Certes, en France, plus que partout ailleurs, il
faut compter avec l'imprévu, et on a vu d'autres projets, par exemple
celui sur l'impôt sur le revenu, figurant dans les programmes ministériels
et sur l'affiche du Palais-Bourbon depuis de longues années, traîner
sur la scène parlementaire, incapables de se muer en lois et de
devenir exécutoires.
Mais puisque, enflammés d'un beau zèle
que les maladresses de Rome ont singulièrement échauffé,
les pouvoirs publics veulent en finir avec ce problème troublant
et délicat des rapports des Églises et de l'État,
il faut espérer que, contre vents et marées, on aboutira.
Le projet du Cabinet Rouvier, par le souffle de
libéralisme qui l'anime, exempt de ces dispositions tatillonnes,
mesquines, vexatoires, qui caractérisaient celui de M. Combes, tout
bouillant de colère anticléricale, est de nature à
faciliter sa solution.
L'ancien président du Conseil traitait l'Église
et, par répercussion, les autres cultes en suspects, sinon en ennemis.

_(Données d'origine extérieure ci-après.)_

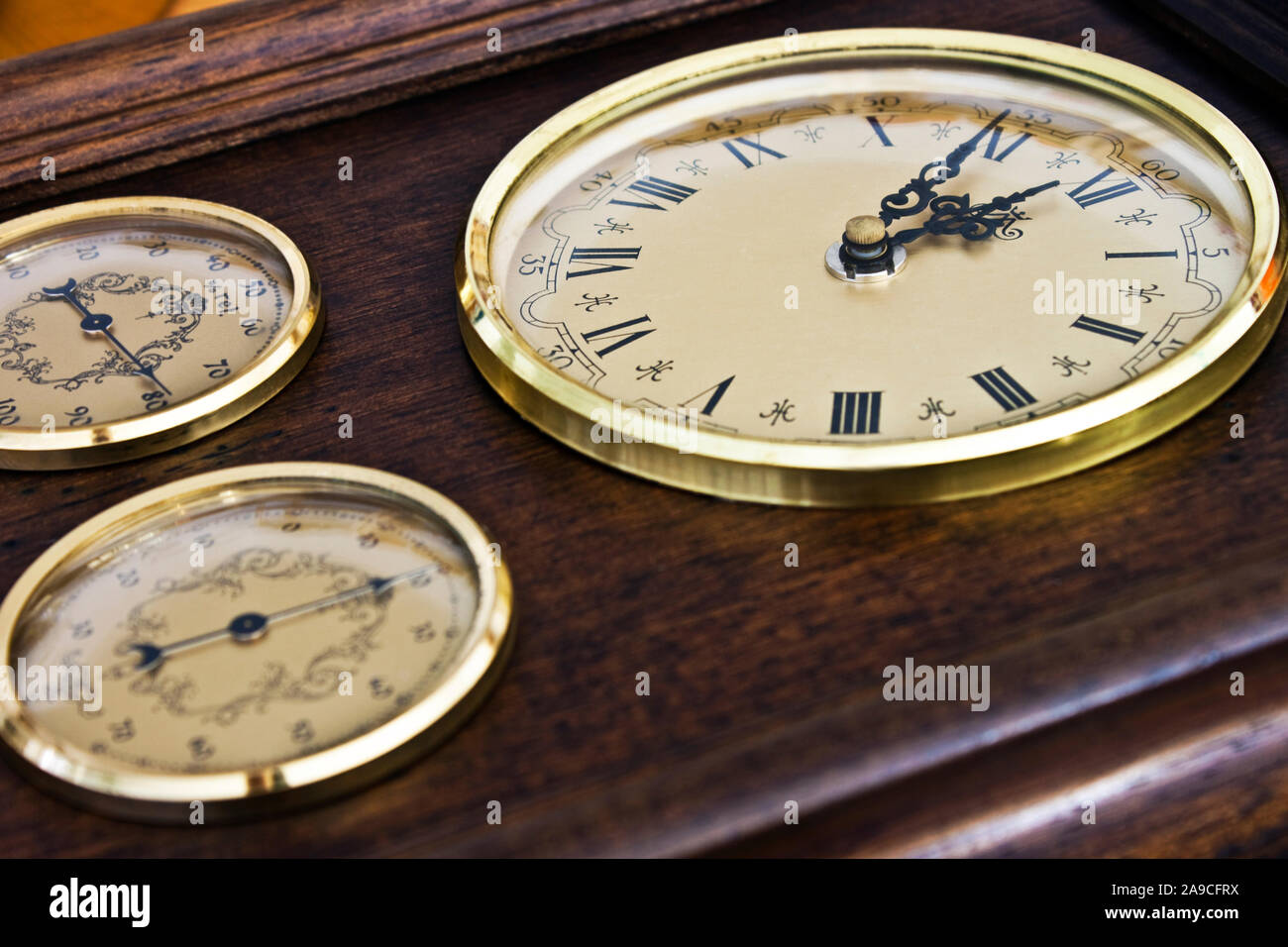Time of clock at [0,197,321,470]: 11:24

Aussi avait-il hérissé son projet, pour assurer à
l'État une prédominance qui est incontestable, de tous les
traits barbelés que sa hantise des dangers du cléricalisme
pouvait faire courir à la République lui avait suggérés.
Il avait multiplié les précautions
que le Gouvernement a le devoir de prendre pour se défendre contre
les empiétements traditionnels de l'Église, à un point
qui rendait l'exercice du culte - plutôt pour les confessions dissidentes
que pour celle-ci - précaire et instables.
La foi religieuse a déjà suffisamment
à lutter en France contre la guerre que lui fait la libre pensée
sans que la loi vienne encore par ses règlements tracassiers entraver
son développement et son expansion.
Il y a avait dans le projet Combes beaucoup à
faire pour le commissaire de police. L'ingérence du Gouvernement
dans les moindres détails de l'organisation du culte, de son fonctionnement,
s'y affirmait, y pesait de tout le poids du pouvoir séculier, à
chaque article. L'État y abusait vraiment de sa puissance en limitant,
par exemple, à un seul département, la fédération
des associations cultuelles, en soumettant leurs comptes au contrôle
permanent de ses représentants, en réduisant leur capital
à une portion ultra-congrue, en leur interdisant de faire appel
à leurs fidèles pour les besoins du culte autrement que par
des quêtes dans les temples, etc., etc. .Et nous ne parlons pas de
la mainmise brutale sur les édifices du culte, même ceux qui
sont la propriétés des différentes confessions et
du chiffre dérisoire des pensions de retraites accordées
à des ministres du culte, chargés, comme les pasteurs et
les rabbins, de famille et qui, du jour au lendemain, se retrouveraient
réduits à la misère !
Le projet du nouveau Cabinet
se
rapprochant de la proposition de loi de M. Briand, député,
tient compte, dans une mesure à laquelle il faut rendre justice,
des protestations énergiques soulevées dans les milieux protestants
et israélites, contre celui de l'ancien Cabinet qui, sans hostilité
préconçue et par le contre-coup d'une politique défensive
ne les visant pas, les maltraitait encore plus durement que l'Église
à laquelle il en voulait particulièrement.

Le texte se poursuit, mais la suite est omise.